# Start of Passage shown

In the process of cleaning up after some anon edits, I reworked the hiragana entry at うまい (umai) to show an example of what it might look like if we were to use the kana entries to store the main content, rather than the current practice of using kana entries only as soft redirects to the kanji spellings. The うまい (umai) entry is a bit of a simpler example, as this term only has one etymology. I think it can still help to illustrate how we might lay things out, and how we might show how different kanji spellings are applied to different senses of the same lemma.

For those interested in Japanese entries here, please read the linked thread above, have a look at the うまい (umai) entry, compare to 上手い (umai) and 旨い (umai) as (currently less comprehensive) examples of the conventional kanji-focused format, and discuss here as appropriate.

TIA, ‑‑ Eiríkr Útlendi │Tala við mig 21:21, 1 March 2018 (UTC)

Symbol support vote.svg Support. I think this is a step long overdue, but it also means there will be a lot of work... Suggestions: the kanji forms on def lines need to be made more conspicuous, cf. the 【】 notation in JA dictionaries. Maybe an additional template is indicated. Also I think the kanji forms can take even less information, provided we incorporate content into the kana entries, including the conj table, which can be extended to display multiple kanji forms in one cell. Wyang (talk) 22:01, 1 March 2018 (UTC)
I should have included this earlier -- @Wyang, please have a look at 巧い (umai) as an example of a kanji spelling entry as a soft-redirect to the fuller kana entry.
I agree that some formatting, and probably different (new?) templates, may well be called for. ‑‑ Eiríkr Útlendi │Tala við mig 00:12, 2 March 2018 (UTC)
I'd like to see more complex examples, and what sort of templates could improve them. As Wyang says, this is going to be a very big job — Chinese unification was also a big job, so I know it can be done, but more planning is necessary first. —Μετάknowledgediscuss/deeds 02:59, 2 March 2018 (UTC)

My thoughts (mostly related to practical usability):

  1. ja.wt has definitions on the kanji entry for Sinoxenic words; for example: ja:意味 (imi). Is this something we should consider doing?
    1. Do users want to manually go to 辞典 from じてん?
    2. See also ja:いみ (imi), which has definitions for native words and redirects to Sinoxenic words.
  2. Paper dictionaries use kana as the main entry because they are sorted alphabetically and have multiple words on one page.
    • Other online dictionaries don't have these problems because they are more database-like.
  3. How do we indicate the rarity of a kanji spelling?

# End of Passage shown

Repeat the stretch of the discussion from "My thoughts (mostly" through "on one page." word for word. Work only from the discussion about Japanese kana entries.

# Start of Provided records

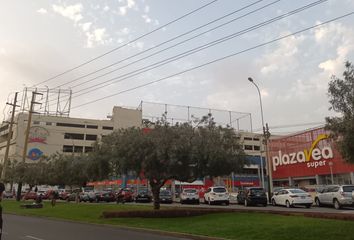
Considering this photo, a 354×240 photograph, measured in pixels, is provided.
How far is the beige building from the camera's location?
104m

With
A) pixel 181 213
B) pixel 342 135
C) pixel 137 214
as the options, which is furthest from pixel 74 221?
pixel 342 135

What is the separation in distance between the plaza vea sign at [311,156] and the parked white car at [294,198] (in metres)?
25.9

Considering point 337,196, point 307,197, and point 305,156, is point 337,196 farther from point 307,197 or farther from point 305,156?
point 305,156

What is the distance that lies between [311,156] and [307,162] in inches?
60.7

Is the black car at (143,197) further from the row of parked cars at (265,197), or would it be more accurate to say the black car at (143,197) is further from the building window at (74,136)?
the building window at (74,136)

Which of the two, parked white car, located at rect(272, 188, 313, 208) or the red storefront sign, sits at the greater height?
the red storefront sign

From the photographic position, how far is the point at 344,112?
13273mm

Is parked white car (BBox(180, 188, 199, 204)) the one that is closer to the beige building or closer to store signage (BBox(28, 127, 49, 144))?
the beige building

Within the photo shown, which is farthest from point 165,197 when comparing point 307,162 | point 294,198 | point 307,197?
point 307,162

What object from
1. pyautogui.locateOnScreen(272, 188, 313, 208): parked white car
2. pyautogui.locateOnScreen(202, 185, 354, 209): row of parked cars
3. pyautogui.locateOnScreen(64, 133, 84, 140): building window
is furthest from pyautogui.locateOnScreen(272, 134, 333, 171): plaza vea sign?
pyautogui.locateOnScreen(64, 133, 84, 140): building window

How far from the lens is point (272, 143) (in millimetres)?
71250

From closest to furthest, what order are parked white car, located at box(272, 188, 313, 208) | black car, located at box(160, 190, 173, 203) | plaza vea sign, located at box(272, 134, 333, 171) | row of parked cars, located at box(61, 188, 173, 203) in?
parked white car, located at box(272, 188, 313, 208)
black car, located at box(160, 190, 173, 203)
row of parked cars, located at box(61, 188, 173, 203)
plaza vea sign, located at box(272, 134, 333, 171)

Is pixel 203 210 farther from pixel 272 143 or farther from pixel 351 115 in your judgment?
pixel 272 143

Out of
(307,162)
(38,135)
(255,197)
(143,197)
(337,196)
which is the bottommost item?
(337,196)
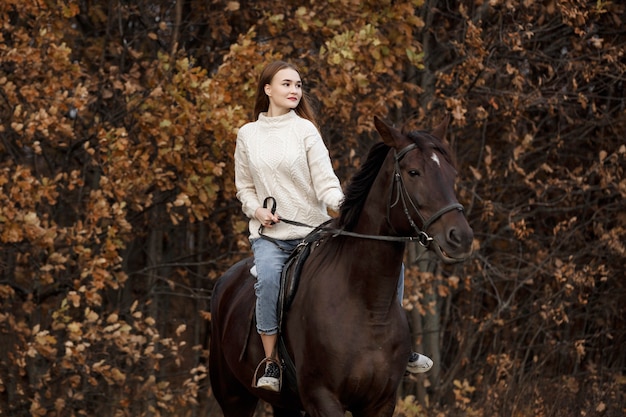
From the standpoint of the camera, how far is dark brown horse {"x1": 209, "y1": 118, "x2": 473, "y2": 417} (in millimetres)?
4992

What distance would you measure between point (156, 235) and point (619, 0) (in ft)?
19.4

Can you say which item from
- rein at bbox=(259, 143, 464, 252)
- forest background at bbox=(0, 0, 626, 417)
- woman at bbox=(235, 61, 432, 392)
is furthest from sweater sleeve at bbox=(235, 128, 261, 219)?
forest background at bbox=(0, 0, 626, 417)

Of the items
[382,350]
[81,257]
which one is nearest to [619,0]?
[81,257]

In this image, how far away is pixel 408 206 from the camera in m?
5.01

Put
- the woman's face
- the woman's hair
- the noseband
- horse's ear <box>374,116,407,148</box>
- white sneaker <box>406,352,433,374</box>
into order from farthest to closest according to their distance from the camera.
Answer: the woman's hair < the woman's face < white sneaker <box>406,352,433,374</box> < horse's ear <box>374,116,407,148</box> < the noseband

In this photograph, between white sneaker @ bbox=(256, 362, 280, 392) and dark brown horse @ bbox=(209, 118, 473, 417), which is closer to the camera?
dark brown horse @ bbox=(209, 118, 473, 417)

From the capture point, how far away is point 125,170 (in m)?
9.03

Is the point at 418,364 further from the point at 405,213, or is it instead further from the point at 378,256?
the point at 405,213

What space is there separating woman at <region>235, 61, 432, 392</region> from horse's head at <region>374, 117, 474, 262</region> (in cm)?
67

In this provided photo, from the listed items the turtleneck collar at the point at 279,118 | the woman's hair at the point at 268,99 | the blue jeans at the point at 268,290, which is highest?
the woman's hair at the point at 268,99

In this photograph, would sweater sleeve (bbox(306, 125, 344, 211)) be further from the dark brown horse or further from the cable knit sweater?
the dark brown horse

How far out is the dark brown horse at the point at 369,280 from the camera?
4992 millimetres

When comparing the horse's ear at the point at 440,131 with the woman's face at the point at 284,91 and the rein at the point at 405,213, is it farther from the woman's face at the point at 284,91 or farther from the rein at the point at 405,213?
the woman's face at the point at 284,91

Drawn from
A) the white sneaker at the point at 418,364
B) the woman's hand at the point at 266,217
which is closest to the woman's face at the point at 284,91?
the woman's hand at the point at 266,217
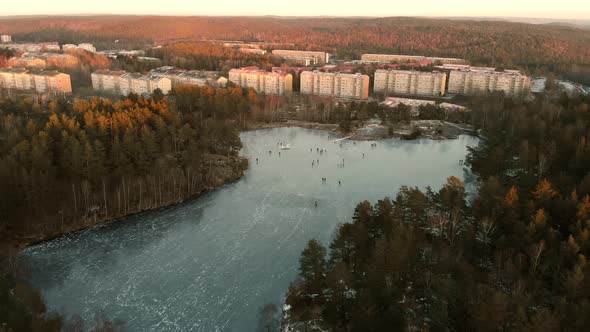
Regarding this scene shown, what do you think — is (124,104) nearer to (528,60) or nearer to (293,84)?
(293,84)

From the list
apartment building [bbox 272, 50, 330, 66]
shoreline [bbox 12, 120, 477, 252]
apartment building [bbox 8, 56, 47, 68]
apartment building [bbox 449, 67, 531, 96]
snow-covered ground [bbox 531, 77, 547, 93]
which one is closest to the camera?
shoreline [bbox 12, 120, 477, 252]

# End of Provided records

> [Exercise output]
My thoughts (mostly related to practical usability):

  1. ja.wt has definitions on the kanji entry for Sinoxenic words; for example: ja:意味 (imi). Is this something we should consider doing?
    1. Do users want to manually go to 辞典 from じてん?
    2. See also ja:いみ (imi), which has definitions for native words and redirects to Sinoxenic words.
  2. Paper dictionaries use kana as the main entry because they are sorted alphabetically and have multiple words on one page.